Data excerpts:
========================================================================

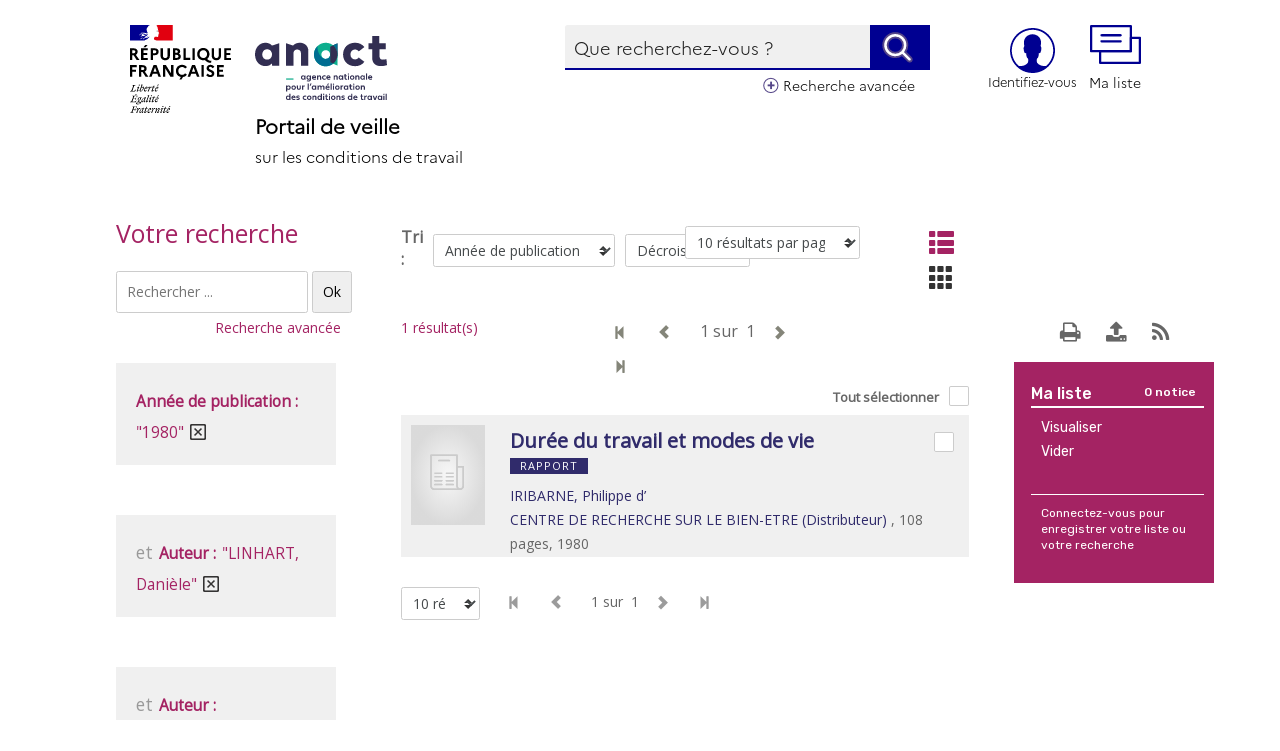

--- FILE ---
content_type: text/css
request_url: https://veille-travail.anact.fr/sites/all/modules/osiros/osirosdrupal/css/style.css
body_size: 76
content:
.js-idosiros-autocomplete{
    width: 80%;
}
.js-idosiros-id{
    width: 20%;
}

--- FILE ---
content_type: application/javascript
request_url: https://veille-travail.anact.fr/osiros/front/js/checkbox.controller.js
body_size: 358
content:
$(function() {
    $('.js-checkbox a').click(function(event) {
        event.preventDefault();
        var is_actif = $(this).hasClass('actif');
        var id = $(this).attr('data-id');
        if (is_actif) {
            $(this).removeClass('actif');
            $(this).find('.js-remove-checkbox').remove();
            $('.js-checkbox-input-' + id).removeAttr('checked');
        } else {
            $(this).addClass('actif');
            $(this).append('<span class="js-remove-checkbox">x</span>');
            $('.js-checkbox-input-' + id).attr('checked', 'checked');
        }
        if($('#sid-rechercheSimpleFormResul')){
            $('#sid-rechercheSimpleFormResul').submit();
        }
    });
    $('.js-radio a').click(function(event) {
        event.preventDefault();
        var parent = $(this).parent('.js-radio').parent('.js-commune-container');
        $(parent).find('.js-remove-checkbox').remove();
        var is_actif = $(this).hasClass('actif');
        var id = $(this).attr('data-id');
        $(parent).find('a').removeClass('actif');
        if (is_actif) {
            $(this).removeClass('actif');
            $(this).find('.js-remove-checkbox').remove();
            $('.js-checkbox-input-' + id).removeAttr('checked');
        } else {
            $(this).addClass('actif');
            $(this).append('<span class="js-remove-checkbox">x</span>');
            $('.js-checkbox-input-' + id).attr('checked', 'checked');
        }
    });
});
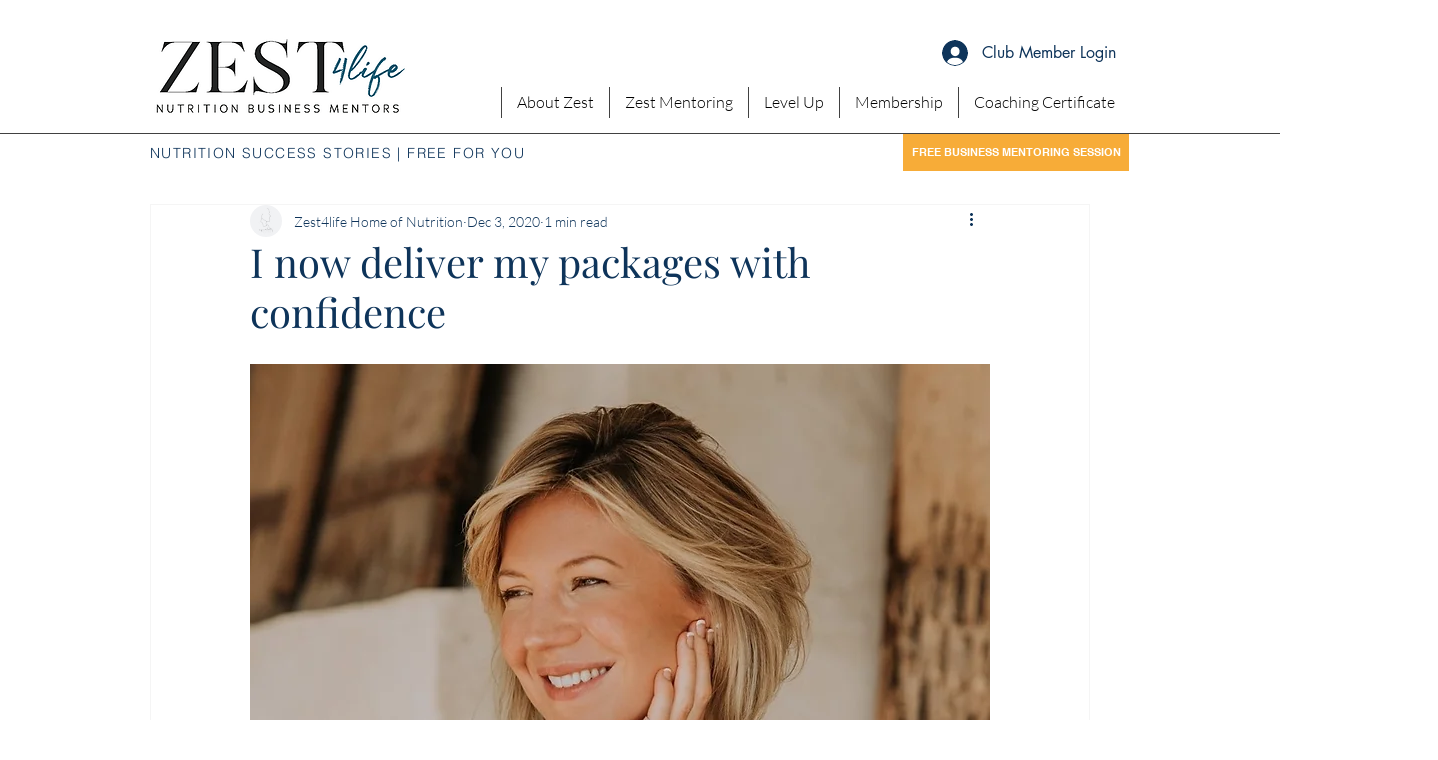

--- FILE ---
content_type: application/javascript
request_url: https://prism.app-us1.com/?a=650959795&u=https%3A%2F%2Fwww.zest4life.com%2Fpost%2Fsarah-grant
body_size: 126
content:
window.visitorGlobalObject=window.visitorGlobalObject||window.prismGlobalObject;window.visitorGlobalObject.setVisitorId('bd84048c-1623-4634-bf54-f102e0b274b8', '650959795');window.visitorGlobalObject.setWhitelistedServices('tracking', '650959795');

========================================================================

## What to work on
For this exercise, gather every line of the data that contains the word "anact".

## Output
request_url: https://veille-travail.anact.fr/sites/all/modules/osiros/osirosdrupal/css/style.css
request_url: https://veille-travail.anact.fr/osiros/front/js/checkbox.controller.js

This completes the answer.